Il constate une évolution des critères depuis quelques mois, notamment une baisse de la demande pour l'exposition sud synonyme de soleil.

- Horizon "10-15 ans" -

La chaleur ressentie lors de la visite d'un studio de 14 m2 fait d'ailleurs douter un de ses clients, Camille Couturier, 30 ans. "Etre sous les toits c'est quelque chose qui peut être inquiétant, qui pourrait être un point négatif à l'appartement", relève-t-il à côté de la fenêtre ouverte du logement non-traversant.

En achetant un appartement, il se projette "au moins à 10-15 ans" et s'inquiète donc de savoir s'il pourra "utiliser cet appartement de manière vivable" ou "devoir fuir comme tout le monde parce qu'il fait trop chaud".

Alors que l'Europe occidentale a connu son début d'été le plus chaud enregistré selon l'observatoire européen du changement climatique, un logement sur deux en France serait une bouilloire thermique, surnom donné aux habitations qui se réchauffent très vite, estime le cabinet Pouget Consultants et Ignes.

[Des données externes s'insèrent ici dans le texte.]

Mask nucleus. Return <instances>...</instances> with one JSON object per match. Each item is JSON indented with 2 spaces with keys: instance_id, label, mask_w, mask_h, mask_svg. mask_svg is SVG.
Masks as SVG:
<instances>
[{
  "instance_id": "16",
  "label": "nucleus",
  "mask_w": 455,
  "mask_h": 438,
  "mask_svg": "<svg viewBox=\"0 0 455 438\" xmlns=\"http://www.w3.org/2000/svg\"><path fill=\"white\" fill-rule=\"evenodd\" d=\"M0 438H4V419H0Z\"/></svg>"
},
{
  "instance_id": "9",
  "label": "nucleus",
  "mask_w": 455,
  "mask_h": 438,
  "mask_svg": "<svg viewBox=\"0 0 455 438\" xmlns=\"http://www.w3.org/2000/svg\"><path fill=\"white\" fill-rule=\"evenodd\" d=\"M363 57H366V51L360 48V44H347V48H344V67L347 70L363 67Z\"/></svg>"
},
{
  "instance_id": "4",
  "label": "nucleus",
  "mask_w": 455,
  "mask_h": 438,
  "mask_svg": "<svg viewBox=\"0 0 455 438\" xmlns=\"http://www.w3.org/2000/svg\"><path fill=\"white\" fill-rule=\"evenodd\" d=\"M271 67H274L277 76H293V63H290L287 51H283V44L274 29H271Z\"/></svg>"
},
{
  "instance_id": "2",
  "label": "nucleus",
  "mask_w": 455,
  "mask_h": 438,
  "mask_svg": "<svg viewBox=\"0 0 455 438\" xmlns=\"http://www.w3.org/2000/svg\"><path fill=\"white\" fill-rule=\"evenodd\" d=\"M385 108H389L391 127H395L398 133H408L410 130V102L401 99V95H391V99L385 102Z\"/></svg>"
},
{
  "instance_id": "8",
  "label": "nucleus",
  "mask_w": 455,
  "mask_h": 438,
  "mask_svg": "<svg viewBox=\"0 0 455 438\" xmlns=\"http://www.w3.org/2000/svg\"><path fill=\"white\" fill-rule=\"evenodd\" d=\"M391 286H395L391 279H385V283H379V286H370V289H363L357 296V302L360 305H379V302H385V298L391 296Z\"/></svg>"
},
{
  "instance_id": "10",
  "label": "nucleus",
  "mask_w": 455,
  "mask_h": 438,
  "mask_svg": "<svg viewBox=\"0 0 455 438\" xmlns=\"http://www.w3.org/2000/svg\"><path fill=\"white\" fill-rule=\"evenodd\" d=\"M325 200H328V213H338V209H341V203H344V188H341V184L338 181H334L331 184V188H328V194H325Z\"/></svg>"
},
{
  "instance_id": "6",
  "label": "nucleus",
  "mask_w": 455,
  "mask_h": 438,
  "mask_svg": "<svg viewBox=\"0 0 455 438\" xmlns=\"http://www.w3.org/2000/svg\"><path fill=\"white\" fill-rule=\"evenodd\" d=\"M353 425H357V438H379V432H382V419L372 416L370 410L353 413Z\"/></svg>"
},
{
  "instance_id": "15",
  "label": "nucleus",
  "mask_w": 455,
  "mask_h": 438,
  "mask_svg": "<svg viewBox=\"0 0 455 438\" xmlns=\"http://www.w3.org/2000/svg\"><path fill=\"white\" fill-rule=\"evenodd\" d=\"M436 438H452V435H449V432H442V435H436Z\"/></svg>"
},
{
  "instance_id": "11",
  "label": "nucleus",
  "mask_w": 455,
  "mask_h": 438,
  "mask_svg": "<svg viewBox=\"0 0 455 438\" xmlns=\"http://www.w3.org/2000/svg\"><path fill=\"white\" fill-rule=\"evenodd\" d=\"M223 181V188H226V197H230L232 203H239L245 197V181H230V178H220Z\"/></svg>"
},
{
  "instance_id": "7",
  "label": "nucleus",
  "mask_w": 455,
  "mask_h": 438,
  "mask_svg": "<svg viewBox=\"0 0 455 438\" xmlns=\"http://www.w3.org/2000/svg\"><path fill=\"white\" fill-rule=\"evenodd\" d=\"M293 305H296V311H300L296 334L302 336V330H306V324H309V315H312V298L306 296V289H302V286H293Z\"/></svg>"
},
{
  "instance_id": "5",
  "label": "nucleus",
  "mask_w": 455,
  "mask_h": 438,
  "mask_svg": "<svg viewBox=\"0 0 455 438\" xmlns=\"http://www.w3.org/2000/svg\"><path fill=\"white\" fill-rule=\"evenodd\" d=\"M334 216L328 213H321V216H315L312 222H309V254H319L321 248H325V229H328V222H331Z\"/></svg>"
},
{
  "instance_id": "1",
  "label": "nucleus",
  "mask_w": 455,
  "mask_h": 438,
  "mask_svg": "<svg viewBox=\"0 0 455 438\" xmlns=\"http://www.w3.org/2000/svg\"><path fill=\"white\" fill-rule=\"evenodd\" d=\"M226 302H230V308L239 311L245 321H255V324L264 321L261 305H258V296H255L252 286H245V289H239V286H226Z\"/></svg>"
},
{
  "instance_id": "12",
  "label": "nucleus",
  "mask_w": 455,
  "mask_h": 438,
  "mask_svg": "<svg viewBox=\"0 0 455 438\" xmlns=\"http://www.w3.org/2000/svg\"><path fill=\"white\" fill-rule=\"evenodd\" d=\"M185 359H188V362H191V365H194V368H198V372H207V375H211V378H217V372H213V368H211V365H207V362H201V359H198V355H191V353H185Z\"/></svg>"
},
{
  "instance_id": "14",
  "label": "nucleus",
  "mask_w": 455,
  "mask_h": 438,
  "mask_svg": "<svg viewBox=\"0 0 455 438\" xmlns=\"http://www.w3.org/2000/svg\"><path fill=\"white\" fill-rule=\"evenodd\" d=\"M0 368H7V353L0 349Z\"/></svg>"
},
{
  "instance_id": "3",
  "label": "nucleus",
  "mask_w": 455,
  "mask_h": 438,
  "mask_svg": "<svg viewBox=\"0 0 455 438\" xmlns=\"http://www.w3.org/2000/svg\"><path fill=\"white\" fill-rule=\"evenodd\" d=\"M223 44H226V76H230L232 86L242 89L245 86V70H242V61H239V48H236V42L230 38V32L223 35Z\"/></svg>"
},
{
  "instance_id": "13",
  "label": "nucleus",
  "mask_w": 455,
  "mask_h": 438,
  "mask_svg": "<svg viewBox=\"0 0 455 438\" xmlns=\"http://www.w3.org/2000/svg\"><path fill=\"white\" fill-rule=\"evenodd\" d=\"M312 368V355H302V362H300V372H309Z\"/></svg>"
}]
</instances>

Pour Sophie Bourg, directrice marketing de la plateforme d'annonces leboncoin immobilier, les canicules ne sont plus perçues par les Français "comme des épiphénomènes" mais "sont vraiment intégrées comme étant structurelles dans les choix résidentiels". "La fraîcheur, le confort d'été sont devenus un critère immobilier à part entière", assure-t-elle.

Un tiers des répondants à un sondage mené en ligne par la société en juin disaient ne pas exclure de déménager si les canicules s'intensifient.

- "Plus un tabou" -

Exposition, étage, piscine, volets, possibilité de faire des courants d'air, espaces extérieurs, terrasse ombragée et même présence d'arbres dans le quartier font désormais partie des critères et discussions que les professionnels de l'immobilier interrogés par l'AFP voient émerger.

Quant à la climatisation, sa possible généralisation a fait l'objet d'intenses débats politiques en France en début d'été, car elle est vue par certains comme un simple remède à l'inaction face au changement climatique et provoque des rejets de chaleur à l'extérieur.

Mais lors des recherches de logement, "ce n'est plus du tout un tabou", tranche Yann Jéhanno, président du réseau immobilier Laforêt.

"Les acquéreurs ne regardent plus seulement le logement, mais plutôt son habitabilité. Ils ne vont plus se contenter seulement du diagnostic de performance énergétique, mais interroger les agents immobiliers avec des questions très concrètes sur la température pendant la dernière vague de chaleur, s'il est possible d'aérer la nuit, si on dort bien dans les chambres", détaille-t-il.